I never did get into Ansel Adams. Great work, just never said much to me. Maybe I've just seen too much of it, over and over again.

My faves: Ellen von Unwerth, Frans Lanting, Helmut Newton, Peter Lindbergh, James Nachtwey, Bob Carlos Clarke, Lauren Greenfield, Patrick Demarchelier, Galen Rowell, Nan Goldin, Cindy Sherman, Sante D'Orazio... 

Probably a few that I'm forgetting, but these are the people that have inspired me, sometimes in different ways, to shoot. I'm always finding new photographers that blow me away, though, so the list is a little dynamic  I expose myself to as much photography as possible, mostly through books and magazines, and occasionally the Internet (too much predictable and overdone fluff out there, though if you look hard enough you're sure to find some gems).


----------



## Buckster (Oct 30, 2009)

SlimPaul said:


> Joe McNally  I really like his work, and he's a great teacher too.

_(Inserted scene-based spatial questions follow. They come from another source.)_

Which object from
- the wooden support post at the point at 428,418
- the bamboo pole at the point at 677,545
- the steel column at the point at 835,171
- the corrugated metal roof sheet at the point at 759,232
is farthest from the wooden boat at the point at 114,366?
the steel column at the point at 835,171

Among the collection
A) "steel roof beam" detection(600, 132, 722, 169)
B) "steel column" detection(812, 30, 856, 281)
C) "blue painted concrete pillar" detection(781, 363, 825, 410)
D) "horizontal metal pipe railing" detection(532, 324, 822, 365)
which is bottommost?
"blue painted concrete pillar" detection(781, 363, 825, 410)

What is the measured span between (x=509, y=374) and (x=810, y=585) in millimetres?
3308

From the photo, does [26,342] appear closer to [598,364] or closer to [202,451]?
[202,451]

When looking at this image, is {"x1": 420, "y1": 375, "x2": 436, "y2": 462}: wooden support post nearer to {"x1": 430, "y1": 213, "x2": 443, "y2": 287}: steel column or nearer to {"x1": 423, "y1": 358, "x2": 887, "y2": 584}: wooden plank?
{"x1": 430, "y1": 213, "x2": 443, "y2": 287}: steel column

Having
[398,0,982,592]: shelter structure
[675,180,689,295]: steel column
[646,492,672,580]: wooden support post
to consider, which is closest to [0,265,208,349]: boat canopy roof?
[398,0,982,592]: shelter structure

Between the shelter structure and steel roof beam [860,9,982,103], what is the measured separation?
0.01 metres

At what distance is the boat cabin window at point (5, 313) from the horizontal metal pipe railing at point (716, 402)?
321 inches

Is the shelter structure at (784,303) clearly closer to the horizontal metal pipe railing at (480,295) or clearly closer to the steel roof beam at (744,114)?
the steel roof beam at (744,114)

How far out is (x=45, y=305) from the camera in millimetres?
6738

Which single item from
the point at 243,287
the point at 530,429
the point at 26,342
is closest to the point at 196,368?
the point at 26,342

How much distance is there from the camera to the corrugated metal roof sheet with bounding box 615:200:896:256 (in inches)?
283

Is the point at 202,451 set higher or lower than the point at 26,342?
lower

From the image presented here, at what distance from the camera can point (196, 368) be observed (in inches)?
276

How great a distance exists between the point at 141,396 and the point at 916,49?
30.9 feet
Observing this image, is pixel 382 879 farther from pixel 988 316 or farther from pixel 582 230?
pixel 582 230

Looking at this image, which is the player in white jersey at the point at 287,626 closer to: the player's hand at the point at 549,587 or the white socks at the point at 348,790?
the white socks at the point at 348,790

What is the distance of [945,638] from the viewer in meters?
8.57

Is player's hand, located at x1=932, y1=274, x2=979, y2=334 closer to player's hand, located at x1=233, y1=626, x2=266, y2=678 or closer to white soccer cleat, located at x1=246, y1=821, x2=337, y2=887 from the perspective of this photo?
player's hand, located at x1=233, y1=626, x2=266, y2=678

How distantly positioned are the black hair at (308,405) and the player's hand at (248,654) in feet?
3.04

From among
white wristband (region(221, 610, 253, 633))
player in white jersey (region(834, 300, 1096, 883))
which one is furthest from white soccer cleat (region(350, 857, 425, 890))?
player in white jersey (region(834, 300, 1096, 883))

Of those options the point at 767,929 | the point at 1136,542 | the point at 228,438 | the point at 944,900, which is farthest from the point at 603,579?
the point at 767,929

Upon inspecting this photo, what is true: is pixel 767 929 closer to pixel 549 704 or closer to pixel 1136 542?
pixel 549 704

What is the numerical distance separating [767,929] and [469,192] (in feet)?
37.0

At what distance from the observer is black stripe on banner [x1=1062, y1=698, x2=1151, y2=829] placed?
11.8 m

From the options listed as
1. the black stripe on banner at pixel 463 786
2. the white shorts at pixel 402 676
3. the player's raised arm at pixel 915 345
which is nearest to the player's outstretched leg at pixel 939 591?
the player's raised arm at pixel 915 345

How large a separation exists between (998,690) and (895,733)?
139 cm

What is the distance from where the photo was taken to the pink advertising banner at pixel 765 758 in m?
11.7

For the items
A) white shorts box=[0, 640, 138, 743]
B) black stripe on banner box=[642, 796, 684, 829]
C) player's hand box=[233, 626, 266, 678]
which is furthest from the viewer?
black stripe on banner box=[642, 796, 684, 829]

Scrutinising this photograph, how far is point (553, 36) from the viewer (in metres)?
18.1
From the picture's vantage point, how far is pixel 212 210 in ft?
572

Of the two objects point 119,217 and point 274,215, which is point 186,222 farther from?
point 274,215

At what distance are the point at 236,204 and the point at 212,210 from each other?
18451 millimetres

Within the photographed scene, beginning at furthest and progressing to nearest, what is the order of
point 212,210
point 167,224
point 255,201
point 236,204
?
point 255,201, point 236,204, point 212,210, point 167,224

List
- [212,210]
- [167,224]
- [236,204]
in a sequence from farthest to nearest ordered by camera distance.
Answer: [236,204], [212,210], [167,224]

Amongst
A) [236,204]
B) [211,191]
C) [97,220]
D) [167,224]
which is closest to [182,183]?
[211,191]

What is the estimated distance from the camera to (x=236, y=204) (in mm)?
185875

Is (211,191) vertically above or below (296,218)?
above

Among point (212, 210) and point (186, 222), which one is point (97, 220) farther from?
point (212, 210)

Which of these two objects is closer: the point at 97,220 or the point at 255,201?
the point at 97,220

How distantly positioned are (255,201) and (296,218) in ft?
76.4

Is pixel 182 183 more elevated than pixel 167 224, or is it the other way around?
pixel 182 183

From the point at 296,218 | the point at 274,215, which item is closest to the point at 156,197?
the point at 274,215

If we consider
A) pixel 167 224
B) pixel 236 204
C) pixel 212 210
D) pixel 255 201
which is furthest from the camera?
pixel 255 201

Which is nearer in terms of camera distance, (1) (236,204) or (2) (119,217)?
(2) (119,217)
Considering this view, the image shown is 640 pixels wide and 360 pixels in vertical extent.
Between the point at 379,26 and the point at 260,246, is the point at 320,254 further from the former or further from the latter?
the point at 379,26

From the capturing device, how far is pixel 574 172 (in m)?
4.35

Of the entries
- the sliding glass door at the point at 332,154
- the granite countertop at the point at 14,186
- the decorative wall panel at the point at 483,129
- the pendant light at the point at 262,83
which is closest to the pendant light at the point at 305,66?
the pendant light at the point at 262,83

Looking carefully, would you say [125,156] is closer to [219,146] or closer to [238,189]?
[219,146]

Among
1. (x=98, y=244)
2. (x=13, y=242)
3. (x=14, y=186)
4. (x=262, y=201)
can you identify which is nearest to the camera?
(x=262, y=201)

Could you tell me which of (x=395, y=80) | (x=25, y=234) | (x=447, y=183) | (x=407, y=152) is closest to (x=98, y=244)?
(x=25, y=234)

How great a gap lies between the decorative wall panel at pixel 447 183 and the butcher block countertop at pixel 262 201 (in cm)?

Yeah, I like Joe's style too.  I just started reading The Hot Shoe Diaries a couple days ago, and it's fantastic.


----------



## IgsEMT (Oct 30, 2009)

Jeffrey Marcus, Aaron Akselrud, Chaim and Sid Perris, Joe McNally, Steve Sint, David Sizer, Carin Skinner... Just to name of few.
All have their own unique style and it is a PRIVILEGE to take something from each and every one of them.


----------



## Hooligan Dan (Oct 30, 2009)

James Nachtwey


----------



## nickisonfire (Oct 30, 2009)

Chase Jarvis anyone?


----------



## craig (Oct 31, 2009)

I see amazing work on here everyday. I see amazing work from other LA photographers everyday. Digital photography is just now starting to come into it's own comfortable spot in photo history. Imagine what the future holds?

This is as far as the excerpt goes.